#### Objective:
Please rewrite the listing below, substituting "Respond in" for every "Answer in" and keeping everything else the same.

── Record extracts

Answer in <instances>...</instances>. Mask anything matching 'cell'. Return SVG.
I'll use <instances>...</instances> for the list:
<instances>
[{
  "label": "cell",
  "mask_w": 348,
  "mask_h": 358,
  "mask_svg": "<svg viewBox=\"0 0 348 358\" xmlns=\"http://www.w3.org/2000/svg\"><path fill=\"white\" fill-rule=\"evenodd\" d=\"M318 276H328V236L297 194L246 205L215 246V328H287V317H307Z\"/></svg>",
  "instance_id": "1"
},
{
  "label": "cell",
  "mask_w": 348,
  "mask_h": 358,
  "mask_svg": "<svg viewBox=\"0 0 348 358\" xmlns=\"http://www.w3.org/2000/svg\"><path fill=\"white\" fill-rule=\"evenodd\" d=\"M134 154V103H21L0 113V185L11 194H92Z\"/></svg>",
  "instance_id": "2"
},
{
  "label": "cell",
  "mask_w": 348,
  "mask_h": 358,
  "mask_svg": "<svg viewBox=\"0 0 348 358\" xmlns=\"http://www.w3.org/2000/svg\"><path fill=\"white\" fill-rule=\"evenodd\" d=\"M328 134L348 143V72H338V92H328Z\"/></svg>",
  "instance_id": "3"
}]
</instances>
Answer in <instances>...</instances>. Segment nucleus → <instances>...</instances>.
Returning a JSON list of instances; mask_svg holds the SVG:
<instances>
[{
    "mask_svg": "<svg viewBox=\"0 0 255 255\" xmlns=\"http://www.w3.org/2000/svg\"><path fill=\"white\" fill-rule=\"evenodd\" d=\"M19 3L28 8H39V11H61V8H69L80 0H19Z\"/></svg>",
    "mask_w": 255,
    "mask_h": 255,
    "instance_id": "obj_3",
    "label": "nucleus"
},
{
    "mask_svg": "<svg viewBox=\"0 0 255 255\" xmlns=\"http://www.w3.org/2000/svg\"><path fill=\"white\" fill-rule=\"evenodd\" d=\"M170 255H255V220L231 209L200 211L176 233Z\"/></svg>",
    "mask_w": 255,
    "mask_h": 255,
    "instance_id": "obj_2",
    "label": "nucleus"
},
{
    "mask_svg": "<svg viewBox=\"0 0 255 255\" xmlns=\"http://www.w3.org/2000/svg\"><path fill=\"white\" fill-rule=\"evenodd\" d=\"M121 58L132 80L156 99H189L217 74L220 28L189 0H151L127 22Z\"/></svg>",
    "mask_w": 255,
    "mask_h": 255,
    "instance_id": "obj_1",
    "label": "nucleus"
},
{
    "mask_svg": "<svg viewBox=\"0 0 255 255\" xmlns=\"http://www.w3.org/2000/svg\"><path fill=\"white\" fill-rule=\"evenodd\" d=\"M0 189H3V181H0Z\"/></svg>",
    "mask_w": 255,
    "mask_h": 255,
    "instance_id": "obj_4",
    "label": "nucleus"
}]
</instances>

────

#### Completed exercise:
Respond in <instances>...</instances>. Mask anything matching 'cell'. Return SVG.
I'll use <instances>...</instances> for the list:
<instances>
[{
  "label": "cell",
  "mask_w": 348,
  "mask_h": 358,
  "mask_svg": "<svg viewBox=\"0 0 348 358\" xmlns=\"http://www.w3.org/2000/svg\"><path fill=\"white\" fill-rule=\"evenodd\" d=\"M318 276H328V236L297 194L246 205L215 246V328H287V317H307Z\"/></svg>",
  "instance_id": "1"
},
{
  "label": "cell",
  "mask_w": 348,
  "mask_h": 358,
  "mask_svg": "<svg viewBox=\"0 0 348 358\" xmlns=\"http://www.w3.org/2000/svg\"><path fill=\"white\" fill-rule=\"evenodd\" d=\"M134 154V103H21L0 113V185L11 194H92Z\"/></svg>",
  "instance_id": "2"
},
{
  "label": "cell",
  "mask_w": 348,
  "mask_h": 358,
  "mask_svg": "<svg viewBox=\"0 0 348 358\" xmlns=\"http://www.w3.org/2000/svg\"><path fill=\"white\" fill-rule=\"evenodd\" d=\"M328 134L348 143V72H338V92H328Z\"/></svg>",
  "instance_id": "3"
}]
</instances>
Respond in <instances>...</instances>. Segment nucleus → <instances>...</instances>.
Returning a JSON list of instances; mask_svg holds the SVG:
<instances>
[{
    "mask_svg": "<svg viewBox=\"0 0 255 255\" xmlns=\"http://www.w3.org/2000/svg\"><path fill=\"white\" fill-rule=\"evenodd\" d=\"M19 3L28 8H39V11H61V8H69L80 0H19Z\"/></svg>",
    "mask_w": 255,
    "mask_h": 255,
    "instance_id": "obj_3",
    "label": "nucleus"
},
{
    "mask_svg": "<svg viewBox=\"0 0 255 255\" xmlns=\"http://www.w3.org/2000/svg\"><path fill=\"white\" fill-rule=\"evenodd\" d=\"M170 255H255V220L231 209L200 211L176 233Z\"/></svg>",
    "mask_w": 255,
    "mask_h": 255,
    "instance_id": "obj_2",
    "label": "nucleus"
},
{
    "mask_svg": "<svg viewBox=\"0 0 255 255\" xmlns=\"http://www.w3.org/2000/svg\"><path fill=\"white\" fill-rule=\"evenodd\" d=\"M121 58L132 80L156 99H189L217 74L220 28L189 0H151L127 22Z\"/></svg>",
    "mask_w": 255,
    "mask_h": 255,
    "instance_id": "obj_1",
    "label": "nucleus"
},
{
    "mask_svg": "<svg viewBox=\"0 0 255 255\" xmlns=\"http://www.w3.org/2000/svg\"><path fill=\"white\" fill-rule=\"evenodd\" d=\"M0 189H3V181H0Z\"/></svg>",
    "mask_w": 255,
    "mask_h": 255,
    "instance_id": "obj_4",
    "label": "nucleus"
}]
</instances>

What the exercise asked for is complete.